== Written problem ==
Write out the material again word for word, dropping any images it holds.

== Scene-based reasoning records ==
= = = = =
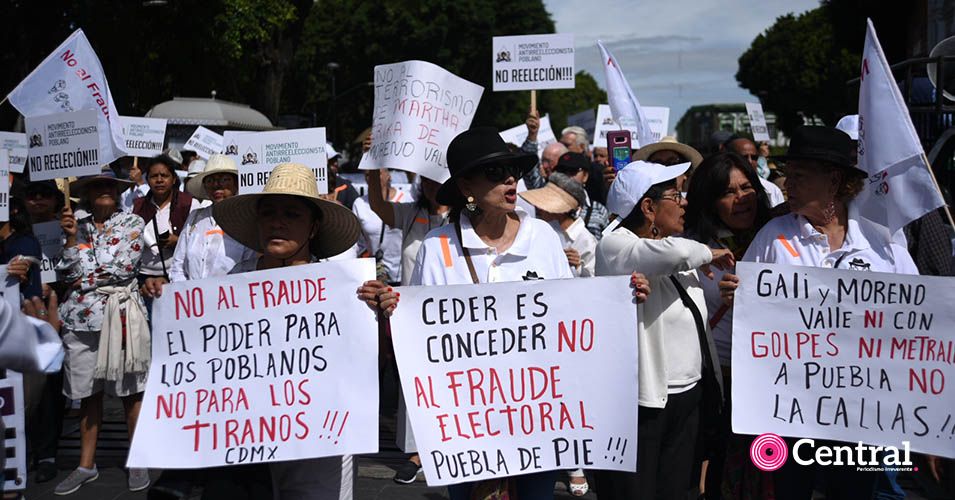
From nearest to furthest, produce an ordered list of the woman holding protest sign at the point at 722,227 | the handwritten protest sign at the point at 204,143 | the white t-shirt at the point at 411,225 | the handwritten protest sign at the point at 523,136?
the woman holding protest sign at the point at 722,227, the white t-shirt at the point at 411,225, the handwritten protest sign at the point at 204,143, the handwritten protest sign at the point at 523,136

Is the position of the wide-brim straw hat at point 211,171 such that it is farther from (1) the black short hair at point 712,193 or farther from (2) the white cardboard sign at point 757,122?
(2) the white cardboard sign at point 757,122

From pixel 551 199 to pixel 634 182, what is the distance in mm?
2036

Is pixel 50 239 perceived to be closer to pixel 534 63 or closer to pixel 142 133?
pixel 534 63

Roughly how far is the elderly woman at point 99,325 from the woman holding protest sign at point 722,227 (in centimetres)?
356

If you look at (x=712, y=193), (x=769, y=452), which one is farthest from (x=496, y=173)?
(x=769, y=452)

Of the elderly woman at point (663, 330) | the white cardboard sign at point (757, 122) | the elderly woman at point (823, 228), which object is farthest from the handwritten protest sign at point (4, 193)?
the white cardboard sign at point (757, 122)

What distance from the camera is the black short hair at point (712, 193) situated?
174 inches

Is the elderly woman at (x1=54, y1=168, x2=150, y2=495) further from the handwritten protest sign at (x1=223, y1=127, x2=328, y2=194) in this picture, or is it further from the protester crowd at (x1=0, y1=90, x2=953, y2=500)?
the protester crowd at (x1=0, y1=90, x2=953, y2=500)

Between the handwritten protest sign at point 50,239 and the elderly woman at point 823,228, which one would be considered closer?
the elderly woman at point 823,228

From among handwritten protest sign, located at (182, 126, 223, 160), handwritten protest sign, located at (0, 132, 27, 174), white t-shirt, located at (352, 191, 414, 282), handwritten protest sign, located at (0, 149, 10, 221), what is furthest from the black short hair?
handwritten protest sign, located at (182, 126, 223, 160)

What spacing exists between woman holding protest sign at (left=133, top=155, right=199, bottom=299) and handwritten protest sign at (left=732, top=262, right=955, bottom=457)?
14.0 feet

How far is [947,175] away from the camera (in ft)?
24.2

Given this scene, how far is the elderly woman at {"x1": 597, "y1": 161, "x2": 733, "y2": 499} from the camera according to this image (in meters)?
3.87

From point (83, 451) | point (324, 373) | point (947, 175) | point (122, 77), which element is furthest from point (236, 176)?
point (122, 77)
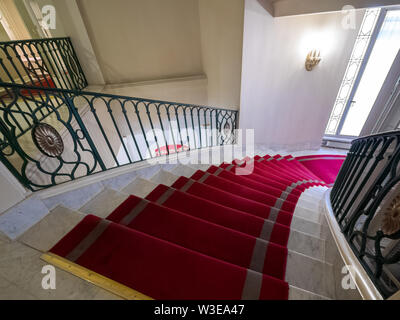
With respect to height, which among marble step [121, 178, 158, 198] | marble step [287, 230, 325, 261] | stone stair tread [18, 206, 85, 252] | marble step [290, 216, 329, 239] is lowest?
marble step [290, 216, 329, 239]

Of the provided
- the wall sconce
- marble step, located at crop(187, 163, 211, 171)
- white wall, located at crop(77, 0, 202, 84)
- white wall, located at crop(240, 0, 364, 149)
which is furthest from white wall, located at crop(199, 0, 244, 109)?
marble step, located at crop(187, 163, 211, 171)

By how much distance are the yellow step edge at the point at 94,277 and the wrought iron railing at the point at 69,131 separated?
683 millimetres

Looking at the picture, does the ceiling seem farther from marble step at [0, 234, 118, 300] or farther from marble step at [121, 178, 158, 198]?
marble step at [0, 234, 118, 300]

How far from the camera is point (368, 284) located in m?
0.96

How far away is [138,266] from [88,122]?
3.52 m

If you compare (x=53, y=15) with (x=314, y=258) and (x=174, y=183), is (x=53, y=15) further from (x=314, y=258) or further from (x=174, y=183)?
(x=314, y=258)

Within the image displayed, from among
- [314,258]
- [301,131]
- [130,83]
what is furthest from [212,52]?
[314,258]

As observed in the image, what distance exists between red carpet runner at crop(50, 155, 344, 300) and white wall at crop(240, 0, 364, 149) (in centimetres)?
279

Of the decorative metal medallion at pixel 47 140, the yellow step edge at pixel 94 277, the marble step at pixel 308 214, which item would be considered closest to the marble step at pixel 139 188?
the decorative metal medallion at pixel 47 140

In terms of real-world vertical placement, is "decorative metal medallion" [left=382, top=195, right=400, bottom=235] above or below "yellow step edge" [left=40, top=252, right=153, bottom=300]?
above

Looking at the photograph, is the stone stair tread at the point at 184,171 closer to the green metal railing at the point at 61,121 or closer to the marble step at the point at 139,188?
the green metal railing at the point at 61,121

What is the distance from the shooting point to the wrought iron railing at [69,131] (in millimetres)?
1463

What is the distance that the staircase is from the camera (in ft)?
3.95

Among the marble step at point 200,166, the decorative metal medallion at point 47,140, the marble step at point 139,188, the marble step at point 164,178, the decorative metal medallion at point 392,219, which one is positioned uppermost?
= = = = =
== Reply ==
From nearest to furthest, produce an ordered list of the woman holding protest sign at the point at 722,227 | the handwritten protest sign at the point at 204,143 | the white t-shirt at the point at 411,225 | the handwritten protest sign at the point at 523,136?
the woman holding protest sign at the point at 722,227, the white t-shirt at the point at 411,225, the handwritten protest sign at the point at 204,143, the handwritten protest sign at the point at 523,136

Is the position of the wide-brim straw hat at point 211,171 such that it is farther from (1) the black short hair at point 712,193 or farther from (2) the white cardboard sign at point 757,122?
(2) the white cardboard sign at point 757,122

From pixel 551 199 to pixel 634 182, what is the distance in mm?
2036

Is pixel 50 239 perceived to be closer to pixel 534 63 or closer to pixel 142 133?
pixel 534 63

Roughly how far is the elderly woman at point 99,325 from the woman holding protest sign at point 722,227 (in centimetres)?
356

If you look at (x=712, y=193), (x=769, y=452), which one is farthest from (x=496, y=173)?
(x=769, y=452)

Of the elderly woman at point (663, 330) | the white cardboard sign at point (757, 122) | the elderly woman at point (823, 228), which object is farthest from the handwritten protest sign at point (4, 193)?
the white cardboard sign at point (757, 122)

What distance from the camera is the black short hair at point (712, 193) situated?
174 inches

Is the elderly woman at (x1=54, y1=168, x2=150, y2=495) further from the handwritten protest sign at (x1=223, y1=127, x2=328, y2=194) in this picture, or is it further from the protester crowd at (x1=0, y1=90, x2=953, y2=500)?
the protester crowd at (x1=0, y1=90, x2=953, y2=500)

Between the handwritten protest sign at point 50,239 and the elderly woman at point 823,228, which one would be considered closer?
the elderly woman at point 823,228

From among handwritten protest sign, located at (182, 126, 223, 160), handwritten protest sign, located at (0, 132, 27, 174), white t-shirt, located at (352, 191, 414, 282), handwritten protest sign, located at (0, 149, 10, 221), what is furthest from the black short hair?
handwritten protest sign, located at (182, 126, 223, 160)

What spacing exists between woman holding protest sign at (left=133, top=155, right=199, bottom=299) and handwritten protest sign at (left=732, top=262, right=955, bottom=457)?
14.0 feet

How far is [947,175] away from the camera (in ft)?
24.2

Given this scene, how far is the elderly woman at {"x1": 597, "y1": 161, "x2": 733, "y2": 499} from the camera according to this image (in meters)?
3.87

From point (83, 451) | point (324, 373) | point (947, 175) | point (122, 77), which element is furthest from point (236, 176)?
point (122, 77)
With respect to height, which among marble step [121, 178, 158, 198] | marble step [287, 230, 325, 261] | stone stair tread [18, 206, 85, 252] | marble step [290, 216, 329, 239] is lowest?
marble step [290, 216, 329, 239]

Of the provided
- the wall sconce
- marble step, located at crop(187, 163, 211, 171)
- white wall, located at crop(77, 0, 202, 84)
- white wall, located at crop(240, 0, 364, 149)
which is furthest from white wall, located at crop(199, 0, 244, 109)?
marble step, located at crop(187, 163, 211, 171)

By how much distance are the yellow step edge at the point at 94,277 and the wrought iron railing at the point at 69,131 separated?
683 millimetres

Looking at the picture, does the ceiling seem farther from marble step at [0, 234, 118, 300] or farther from marble step at [121, 178, 158, 198]?
marble step at [0, 234, 118, 300]

How far from the camera is point (368, 284) located in m?
0.96

How far away is [138,266] from [88,122]?
3.52 m

If you compare (x=53, y=15) with (x=314, y=258) and (x=174, y=183), is (x=53, y=15) further from (x=314, y=258) or further from (x=174, y=183)?
(x=314, y=258)

Within the image displayed, from among
- [314,258]
- [301,131]
- [130,83]
what is furthest from [212,52]?
[314,258]

As observed in the image, what distance exists between red carpet runner at crop(50, 155, 344, 300) and white wall at crop(240, 0, 364, 149) (in centimetres)?
279

Of the decorative metal medallion at pixel 47 140, the yellow step edge at pixel 94 277, the marble step at pixel 308 214, which item would be considered closest to the marble step at pixel 139 188?
the decorative metal medallion at pixel 47 140

In terms of real-world vertical placement, is "decorative metal medallion" [left=382, top=195, right=400, bottom=235] above or below "yellow step edge" [left=40, top=252, right=153, bottom=300]?
above

Looking at the photograph, is the stone stair tread at the point at 184,171 closer to the green metal railing at the point at 61,121 or closer to the marble step at the point at 139,188?
the green metal railing at the point at 61,121

What is the distance from the shooting point to the wrought iron railing at [69,131] (in millimetres)?
1463

What is the distance that the staircase is from the camera (in ft)?
3.95

Among the marble step at point 200,166, the decorative metal medallion at point 47,140, the marble step at point 139,188, the marble step at point 164,178, the decorative metal medallion at point 392,219, which one is positioned uppermost?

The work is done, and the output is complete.